> INPUT ROWS:
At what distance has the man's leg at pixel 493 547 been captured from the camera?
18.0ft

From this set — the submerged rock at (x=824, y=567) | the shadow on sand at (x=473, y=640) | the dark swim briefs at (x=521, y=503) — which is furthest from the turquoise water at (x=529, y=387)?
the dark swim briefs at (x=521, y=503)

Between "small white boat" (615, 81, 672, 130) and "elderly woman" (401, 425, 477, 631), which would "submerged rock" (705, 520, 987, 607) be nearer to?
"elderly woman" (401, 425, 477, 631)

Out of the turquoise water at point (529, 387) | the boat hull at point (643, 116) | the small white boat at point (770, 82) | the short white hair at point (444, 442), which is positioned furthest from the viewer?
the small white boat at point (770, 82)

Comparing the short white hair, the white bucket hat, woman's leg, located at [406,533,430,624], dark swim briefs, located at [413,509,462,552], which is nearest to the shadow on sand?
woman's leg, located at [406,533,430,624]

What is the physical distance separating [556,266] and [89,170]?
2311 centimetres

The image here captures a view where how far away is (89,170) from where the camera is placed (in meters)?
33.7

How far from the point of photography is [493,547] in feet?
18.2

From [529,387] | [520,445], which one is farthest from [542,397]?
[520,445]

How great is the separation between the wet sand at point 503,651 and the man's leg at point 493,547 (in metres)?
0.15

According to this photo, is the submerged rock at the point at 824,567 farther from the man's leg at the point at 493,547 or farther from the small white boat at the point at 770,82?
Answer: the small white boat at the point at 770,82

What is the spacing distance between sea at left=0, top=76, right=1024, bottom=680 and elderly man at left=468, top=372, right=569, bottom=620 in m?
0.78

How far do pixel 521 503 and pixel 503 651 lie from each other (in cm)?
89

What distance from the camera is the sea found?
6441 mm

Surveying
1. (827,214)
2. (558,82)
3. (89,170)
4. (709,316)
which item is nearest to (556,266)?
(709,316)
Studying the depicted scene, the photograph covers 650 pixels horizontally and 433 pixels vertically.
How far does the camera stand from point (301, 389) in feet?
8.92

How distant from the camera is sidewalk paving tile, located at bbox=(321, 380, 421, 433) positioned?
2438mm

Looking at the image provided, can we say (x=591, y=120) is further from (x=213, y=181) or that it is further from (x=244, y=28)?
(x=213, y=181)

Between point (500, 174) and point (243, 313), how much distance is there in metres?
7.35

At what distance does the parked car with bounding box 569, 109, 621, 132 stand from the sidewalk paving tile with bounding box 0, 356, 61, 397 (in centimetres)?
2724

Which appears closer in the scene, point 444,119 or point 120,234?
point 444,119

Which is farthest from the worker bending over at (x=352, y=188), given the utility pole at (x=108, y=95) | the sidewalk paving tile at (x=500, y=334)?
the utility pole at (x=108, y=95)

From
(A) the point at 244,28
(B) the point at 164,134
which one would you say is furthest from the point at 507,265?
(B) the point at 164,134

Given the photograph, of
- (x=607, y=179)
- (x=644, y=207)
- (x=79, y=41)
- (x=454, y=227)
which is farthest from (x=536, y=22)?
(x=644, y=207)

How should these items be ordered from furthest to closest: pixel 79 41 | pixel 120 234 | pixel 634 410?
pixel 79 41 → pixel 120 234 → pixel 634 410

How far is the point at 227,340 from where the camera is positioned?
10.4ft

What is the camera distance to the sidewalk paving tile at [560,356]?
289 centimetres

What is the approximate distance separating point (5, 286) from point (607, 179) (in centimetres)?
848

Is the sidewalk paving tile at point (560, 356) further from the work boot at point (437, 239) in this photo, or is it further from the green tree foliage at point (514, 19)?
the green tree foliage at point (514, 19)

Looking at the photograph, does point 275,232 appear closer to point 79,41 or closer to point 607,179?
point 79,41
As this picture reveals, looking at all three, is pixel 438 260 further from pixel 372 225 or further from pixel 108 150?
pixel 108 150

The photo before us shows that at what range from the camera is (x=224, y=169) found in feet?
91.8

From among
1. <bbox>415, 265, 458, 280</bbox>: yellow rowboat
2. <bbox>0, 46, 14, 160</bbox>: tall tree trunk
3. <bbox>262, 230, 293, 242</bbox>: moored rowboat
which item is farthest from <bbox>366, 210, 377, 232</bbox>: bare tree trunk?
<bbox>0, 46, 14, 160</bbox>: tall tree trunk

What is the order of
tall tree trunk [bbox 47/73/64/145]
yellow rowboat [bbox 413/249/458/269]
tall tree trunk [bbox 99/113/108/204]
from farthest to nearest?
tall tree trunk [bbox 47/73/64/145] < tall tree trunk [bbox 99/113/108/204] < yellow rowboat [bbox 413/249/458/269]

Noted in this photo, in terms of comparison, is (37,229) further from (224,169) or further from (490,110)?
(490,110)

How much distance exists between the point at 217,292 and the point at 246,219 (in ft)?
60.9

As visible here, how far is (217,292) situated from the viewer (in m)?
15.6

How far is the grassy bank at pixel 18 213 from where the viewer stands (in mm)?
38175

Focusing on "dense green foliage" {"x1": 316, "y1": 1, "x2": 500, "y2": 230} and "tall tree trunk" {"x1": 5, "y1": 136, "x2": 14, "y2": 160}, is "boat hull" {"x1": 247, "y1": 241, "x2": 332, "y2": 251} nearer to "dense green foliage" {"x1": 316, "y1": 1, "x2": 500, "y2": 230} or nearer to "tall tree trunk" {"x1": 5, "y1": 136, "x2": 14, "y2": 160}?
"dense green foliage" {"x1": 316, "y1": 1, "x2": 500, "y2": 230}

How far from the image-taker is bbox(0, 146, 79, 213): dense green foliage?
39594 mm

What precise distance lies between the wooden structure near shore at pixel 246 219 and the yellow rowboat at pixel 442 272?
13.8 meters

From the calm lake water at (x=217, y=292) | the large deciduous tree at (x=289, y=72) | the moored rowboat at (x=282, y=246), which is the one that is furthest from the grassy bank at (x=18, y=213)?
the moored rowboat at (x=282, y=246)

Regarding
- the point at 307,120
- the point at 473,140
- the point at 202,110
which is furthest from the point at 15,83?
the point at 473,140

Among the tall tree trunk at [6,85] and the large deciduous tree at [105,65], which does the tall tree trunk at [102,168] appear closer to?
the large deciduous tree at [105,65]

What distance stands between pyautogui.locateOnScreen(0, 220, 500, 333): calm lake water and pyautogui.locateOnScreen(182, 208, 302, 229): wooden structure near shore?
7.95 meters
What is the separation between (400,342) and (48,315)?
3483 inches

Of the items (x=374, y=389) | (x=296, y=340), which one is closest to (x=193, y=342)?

> STATED PROBLEM: Transcribe all entries exactly as they are given.

> TASK SOLUTION:
At what distance has the man's leg at pixel 493 547 been captured from the camera?
18.0ft

From this set — the submerged rock at (x=824, y=567) | the shadow on sand at (x=473, y=640) | the dark swim briefs at (x=521, y=503) — which is furthest from the turquoise water at (x=529, y=387)?
the dark swim briefs at (x=521, y=503)

Between "small white boat" (615, 81, 672, 130) and "elderly woman" (401, 425, 477, 631), which would "submerged rock" (705, 520, 987, 607) be nearer to?
"elderly woman" (401, 425, 477, 631)

Out of the turquoise water at point (529, 387) | the boat hull at point (643, 116) | the small white boat at point (770, 82) | the short white hair at point (444, 442), which is positioned furthest from the viewer?
the small white boat at point (770, 82)

Comparing the short white hair, the white bucket hat, woman's leg, located at [406,533,430,624], dark swim briefs, located at [413,509,462,552], which is nearest to the shadow on sand?
woman's leg, located at [406,533,430,624]

What is the physical distance separating [556,266] and [89,170]?
2311 centimetres

The image here captures a view where how far away is (89,170) from where the camera is placed (in meters)?
33.7

How far from the point of photography is [493,547] in feet?
18.2

From [529,387] | [520,445], which one is farthest from [542,397]?
[520,445]

How great is the separation between the wet sand at point 503,651 and the man's leg at point 493,547 (in metres)?
0.15

According to this photo, is the submerged rock at the point at 824,567 farther from the man's leg at the point at 493,547 or farther from the small white boat at the point at 770,82?
Answer: the small white boat at the point at 770,82

What is the spacing distance between sea at left=0, top=76, right=1024, bottom=680 and elderly man at left=468, top=372, right=569, bottom=620 in m?
0.78

How far do pixel 521 503 and pixel 503 651 lie from each other (in cm)?
89

What distance from the camera is the sea found?
6441 mm

Surveying
1. (827,214)
2. (558,82)
3. (89,170)
4. (709,316)
which item is nearest to (556,266)?
(709,316)
Studying the depicted scene, the photograph covers 650 pixels horizontally and 433 pixels vertically.
How far does the camera stand from point (301, 389) in feet?
8.92

How distant from the camera is sidewalk paving tile, located at bbox=(321, 380, 421, 433) positioned?
2438mm

Looking at the image provided, can we say (x=591, y=120) is further from (x=213, y=181) or that it is further from (x=244, y=28)?
(x=213, y=181)

Between point (500, 174) and point (243, 313), how much distance is there in metres?
7.35

At what distance does the parked car with bounding box 569, 109, 621, 132 stand from the sidewalk paving tile with bounding box 0, 356, 61, 397 (in centimetres)?
2724

Which appears closer in the scene, point 444,119 or point 120,234?
point 444,119

Which is farthest from the worker bending over at (x=352, y=188), given the utility pole at (x=108, y=95) | the sidewalk paving tile at (x=500, y=334)?
the utility pole at (x=108, y=95)

From
(A) the point at 244,28
(B) the point at 164,134
which one would you say is furthest from the point at 507,265?
(B) the point at 164,134

Given the photograph, of
- (x=607, y=179)
- (x=644, y=207)
- (x=79, y=41)
- (x=454, y=227)
which is farthest from (x=536, y=22)?
(x=644, y=207)

How should these items be ordered from furthest to closest: pixel 79 41 | pixel 120 234 | pixel 634 410?
pixel 79 41 → pixel 120 234 → pixel 634 410

How far is the point at 227,340 from where the camera is positioned?
10.4ft

What is the camera distance to the sidewalk paving tile at [560,356]?
289 centimetres

What is the approximate distance separating point (5, 286) from point (607, 179) (in centimetres)?
848

Is the sidewalk paving tile at point (560, 356) further from the work boot at point (437, 239) in this photo, or is it further from the green tree foliage at point (514, 19)?
the green tree foliage at point (514, 19)

Looking at the photograph, does point 275,232 appear closer to point 79,41 or closer to point 607,179?
point 79,41
As this picture reveals, looking at all three, is pixel 438 260 further from pixel 372 225 or further from pixel 108 150?
pixel 108 150

The photo before us shows that at what range from the camera is (x=224, y=169) found in feet?
91.8

From among
1. <bbox>415, 265, 458, 280</bbox>: yellow rowboat
2. <bbox>0, 46, 14, 160</bbox>: tall tree trunk
3. <bbox>262, 230, 293, 242</bbox>: moored rowboat
which item is farthest from <bbox>366, 210, 377, 232</bbox>: bare tree trunk?
<bbox>0, 46, 14, 160</bbox>: tall tree trunk

What is the order of
tall tree trunk [bbox 47/73/64/145]
yellow rowboat [bbox 413/249/458/269]
tall tree trunk [bbox 99/113/108/204]
from farthest to nearest?
tall tree trunk [bbox 47/73/64/145] < tall tree trunk [bbox 99/113/108/204] < yellow rowboat [bbox 413/249/458/269]

Noted in this photo, in terms of comparison, is (37,229) further from (224,169) or further from (490,110)?
(490,110)

How much distance exists between the point at 217,292 and the point at 246,219 (in ft)?
60.9

As visible here, how far is (217,292) situated from the viewer (in m)?
15.6

How far is the grassy bank at pixel 18 213 from where the viewer stands (in mm)?
38175

Focusing on "dense green foliage" {"x1": 316, "y1": 1, "x2": 500, "y2": 230} and "tall tree trunk" {"x1": 5, "y1": 136, "x2": 14, "y2": 160}, is "boat hull" {"x1": 247, "y1": 241, "x2": 332, "y2": 251} nearer to "dense green foliage" {"x1": 316, "y1": 1, "x2": 500, "y2": 230} or nearer to "tall tree trunk" {"x1": 5, "y1": 136, "x2": 14, "y2": 160}?
"dense green foliage" {"x1": 316, "y1": 1, "x2": 500, "y2": 230}

How far from the image-taker is bbox(0, 146, 79, 213): dense green foliage?
39594 mm

What precise distance lies between the wooden structure near shore at pixel 246 219 and the yellow rowboat at pixel 442 272?
13.8 meters

From the calm lake water at (x=217, y=292) | the large deciduous tree at (x=289, y=72) | the moored rowboat at (x=282, y=246), which is the one that is furthest from the grassy bank at (x=18, y=213)?
the moored rowboat at (x=282, y=246)

Regarding
- the point at 307,120
- the point at 473,140
- the point at 202,110
which is furthest from the point at 15,83?
the point at 473,140

Among the tall tree trunk at [6,85] and the large deciduous tree at [105,65], which does the tall tree trunk at [102,168] appear closer to?
the large deciduous tree at [105,65]

What distance stands between pyautogui.locateOnScreen(0, 220, 500, 333): calm lake water and pyautogui.locateOnScreen(182, 208, 302, 229): wooden structure near shore?
7.95 meters
What is the separation between (400,342) and (48,315)?
3483 inches

Of the items (x=374, y=389) | (x=296, y=340), which one is closest to (x=193, y=342)?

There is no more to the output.